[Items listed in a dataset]
---------------
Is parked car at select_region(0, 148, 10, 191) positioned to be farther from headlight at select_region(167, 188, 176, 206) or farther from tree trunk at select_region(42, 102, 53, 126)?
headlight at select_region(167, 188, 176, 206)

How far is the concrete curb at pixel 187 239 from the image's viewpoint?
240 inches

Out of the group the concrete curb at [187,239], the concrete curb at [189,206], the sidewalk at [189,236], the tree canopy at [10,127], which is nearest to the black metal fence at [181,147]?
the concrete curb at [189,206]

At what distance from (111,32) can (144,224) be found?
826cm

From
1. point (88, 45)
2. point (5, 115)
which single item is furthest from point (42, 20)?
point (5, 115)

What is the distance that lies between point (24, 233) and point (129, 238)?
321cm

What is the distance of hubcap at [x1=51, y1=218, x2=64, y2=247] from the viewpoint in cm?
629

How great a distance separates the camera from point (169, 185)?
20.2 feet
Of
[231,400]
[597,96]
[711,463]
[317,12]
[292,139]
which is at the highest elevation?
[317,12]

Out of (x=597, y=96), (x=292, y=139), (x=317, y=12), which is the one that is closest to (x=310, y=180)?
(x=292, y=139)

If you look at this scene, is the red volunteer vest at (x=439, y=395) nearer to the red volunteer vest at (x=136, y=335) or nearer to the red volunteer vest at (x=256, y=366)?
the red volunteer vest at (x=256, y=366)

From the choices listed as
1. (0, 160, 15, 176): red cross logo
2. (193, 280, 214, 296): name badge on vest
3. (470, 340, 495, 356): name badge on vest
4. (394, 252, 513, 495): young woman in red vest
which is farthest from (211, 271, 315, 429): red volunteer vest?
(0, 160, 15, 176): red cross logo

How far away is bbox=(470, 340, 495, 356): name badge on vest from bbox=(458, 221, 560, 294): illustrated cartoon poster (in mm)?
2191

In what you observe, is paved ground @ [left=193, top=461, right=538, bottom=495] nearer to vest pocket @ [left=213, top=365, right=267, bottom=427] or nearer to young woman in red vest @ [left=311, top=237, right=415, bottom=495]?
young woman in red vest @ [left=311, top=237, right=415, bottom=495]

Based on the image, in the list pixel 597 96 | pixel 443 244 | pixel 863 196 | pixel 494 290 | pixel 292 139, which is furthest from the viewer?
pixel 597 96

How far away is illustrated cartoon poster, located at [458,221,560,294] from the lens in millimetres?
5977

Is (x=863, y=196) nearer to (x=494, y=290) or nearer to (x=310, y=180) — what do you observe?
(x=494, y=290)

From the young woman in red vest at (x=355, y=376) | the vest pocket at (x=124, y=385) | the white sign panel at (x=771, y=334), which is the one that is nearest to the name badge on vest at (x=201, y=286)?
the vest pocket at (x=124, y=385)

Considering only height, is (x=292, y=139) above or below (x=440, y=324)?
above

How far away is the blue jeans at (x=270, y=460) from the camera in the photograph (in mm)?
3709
---------------
■ Task
Find "Based on the" in the data above, then repeat that line and all lines after it exactly, ending with the final line.

■ Exercise result
Based on the image, in the list pixel 597 96 | pixel 443 244 | pixel 863 196 | pixel 494 290 | pixel 292 139, which is furthest from the viewer?
pixel 597 96

How far away is illustrated cartoon poster, located at [458,221,560,294] from the lens in millimetres?
5977

Is (x=863, y=196) nearer to (x=494, y=290) or nearer to (x=310, y=180) — what do you observe?
(x=494, y=290)

From the young woman in red vest at (x=355, y=376) | the vest pocket at (x=124, y=385) | the white sign panel at (x=771, y=334), which is the one that is nearest to the name badge on vest at (x=201, y=286)?
the vest pocket at (x=124, y=385)

Considering only height, is (x=292, y=139) above or below (x=440, y=324)?
above

How far away is the blue jeans at (x=270, y=460) from the camera in the photograph (in mm)?
3709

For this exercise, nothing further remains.